If it gets good compression numbers and doesn't burn oil, I would tend to ignore the odometer altogether except for haggling purposes. Design quality, build quality, operator quality, and maintainer quality are far more important than use quantity.
 
Photogal39Travels said:
10 ft trucks uhaul have only 2 seats

RIGHT on.  UHaul is the only truck rental company that has a fleet of 10' Box Trucks. 
Also, the 10' Box truck is the only one WITHOUT a loading ramp.  The inside box from side to side is 66".  The box is 120" from front to back. 

Of all the trucks UHaul puts on their Truck Sales lot, the 10' Box trucks sell the fastest.
 
Patrick46 said:
Andrew

that box truck you posted has a roll-up garage door on the back.

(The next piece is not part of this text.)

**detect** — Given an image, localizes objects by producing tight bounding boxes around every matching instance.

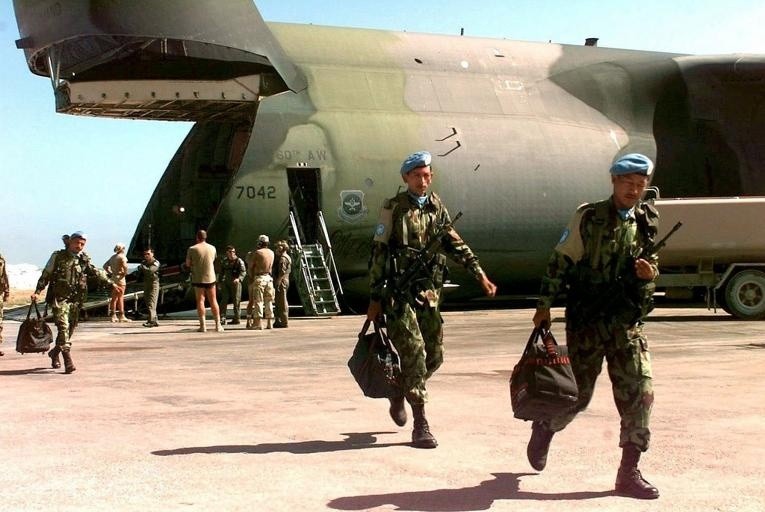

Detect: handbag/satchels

You're going to have to remove it and build either a new rear wall, or build some barndoors for it.
Roll-ups take up a bunch of interior space and headroom...so be prepared. (or keep looking.)

I'm a huge stepvan proponent as well. 8 of 'em so far.

Rick of the DreamSideOut channel on YouTube seems to get along fine with a roll-up back door; https://www.youtube.com/channel/UCtpojPzbeB_BIbn-5h6Dyxg
 
introverting said:
Rick of the DreamSideOut channel on YouTube seems to get along fine with a roll-up back door; 

Good for him!!
hey...and you might like it just fine too!!!

...but NOT for me.
I'm not willing to sacrifice the interior space, or the privacy.
(every time you open it, you expose your entire interior, and all it's contents, to God and everybody else within eyeshot.
...plus, if it's raining out, then all your belongings get exposed to the rain coming in. [a very real issue out here in the PNW])

Not so with a man door, and not a sacrifice I'm willing to make. (and this viewpoint IS based on experience.)

You do whatever makes you happy! :D
 
And don't forget you can't insulate a roll up. Check out my build thread for what I did... will say that I spent a lot more time and money doing it than I expected
 
you can't seal them either. so driving down a dirt road is going to dust out the inside. not to mention the cold drafts in the winter. highdesertranger
 
To my mind, the only reason for leaving the roll up door in place is if you're trying to play stealth games.  Personally, I have my doubts about how effective those games really are, but that's just me.  There are certainly enough downsides to the roll up door.